Королева Бона. Дракон в гербе (Аудерская) - страница 184

Когда корону королевы Ядвиги возложили на голову Елизаветы, Бона почувствовала себя вдруг тем, кем не хотела быть никогда, — старой королевой. Однако она улыбалась, ибо взоры всех переполнявших до отказа святыню были обращены именно на нее, а не на стоявшую перед алтарем) Елизавету.

Наконец загремело «Те Deum», молодожены вышли из костела первыми, за ними несли старого короля, а сразу за лектикой выступала Бона с дочерьми.

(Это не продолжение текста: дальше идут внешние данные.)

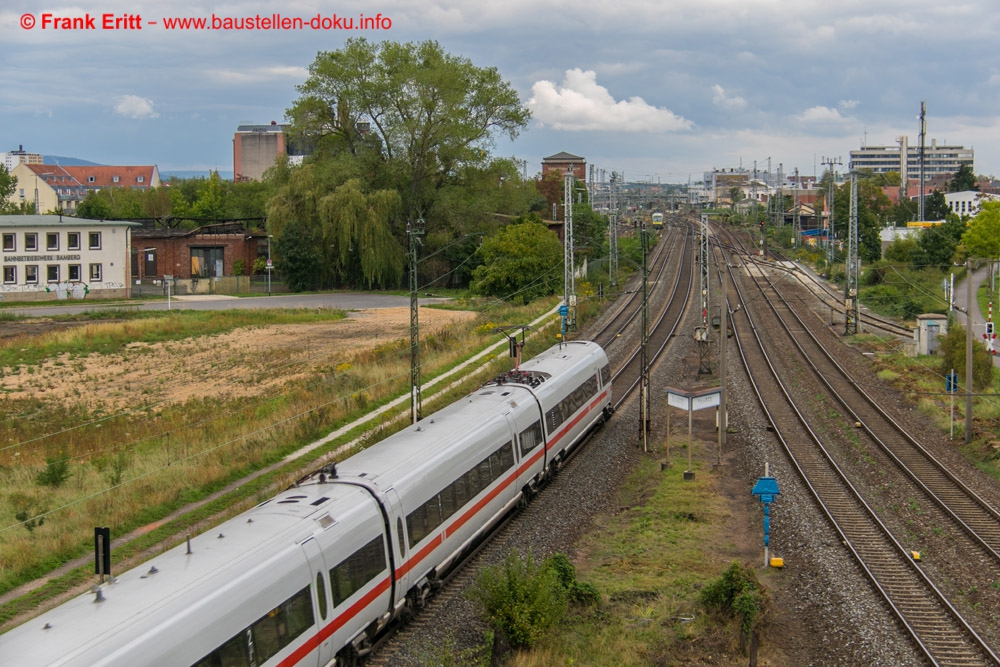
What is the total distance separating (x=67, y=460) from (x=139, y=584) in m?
14.6

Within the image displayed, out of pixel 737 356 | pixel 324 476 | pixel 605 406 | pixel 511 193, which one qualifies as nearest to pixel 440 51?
pixel 511 193

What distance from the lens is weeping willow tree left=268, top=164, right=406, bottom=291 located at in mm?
64438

Торжественно звонил великий колокол.

Альбрехт Прусский опередил Пяста, оказавшись рядом с Боной, и она на нем сорвала давившую ее злобу.

— Красиво звучит… — произнесла она вроде равнодушно. — И подумать только, что этот колокол отлит из пушек, которые мы некогда отняли у крестоносцев, тогда как сегодня…

Она не кончила, потому что герцог Альбрехт ответствовал весьма учтиво:

— Погребальный звон по Ордену крестоносцев не может уязвить светского князя, последователя учения Лютера…

Вечером, после пышного пиршества, молодые дворяне плясали перед четырьмя установленными на возвышении тронами. У ног Сигизмунда сидел Станьчик, возле Боны — карлица Дося. Молодые сидели рядом молча, Август даже не пытался улыбнуться юной супруге. Только старый король то и дело оборачивался и глядел на очаровательную девушку с умилением и даже нежностью.

Придворные танцевали павану, когда к трону Сигизмунда приблизился канцлер Мацеёвский ь сопровождении мужчины небольшого роста, одетого весьма пышно и роскошно. Поклонившись королю, канцлер произнес:

— Ваше величество, это синьор Марсупин, италиец, прибывший на коронацию из Вены. Будущий секретарь королевы Елизаветы и ее переводчик.

— Там, где сердца соединяет любовь, переводчика не надобно, — сказал король. — Но все равно мы рады.

Бона, однако же, выказала неудовольствие:

— У дочери нашей Изабеллы нет в Семиградье ни опекуна, ни переводчика, — заметила она подчеркнуто.

— Она знает венгерский язык, а всемилостивая государыня не говорит по-польски, — объяснил Марсупин.

— Я? — удивилась Бона.

— Я думал о молодой королеве… — смешался опекун Елизаветы.

— Ах, вот как? — с насмешкой произнесла Бона, и, пока Марсупин пятился, согнувшись в поклонах, она бросила Мацеёвскому: — Скажите, ваша милость, этому слуге Габсбургов, что на Вавеле и в Польше есть только одна королева.

— Как же он будет обращаться к своей госпоже? — удивился канцлер.

— Ко мне пусть не обращается никак! Никак! А как он будет говорить с ней — какое мне до того дело?

— Постараюсь объяснить… — обещал тот не очень уверенно.

— Спасибо, — кивнула ему королева и, обращаясь к мужу, который не слышал ее разговора с Мацеёвским, сказала: — какая жалость, что уже нет в живых Кшицкого! Он бы увековечил торжество презабавными стихами. Панегирик Яницкого довольно жалок.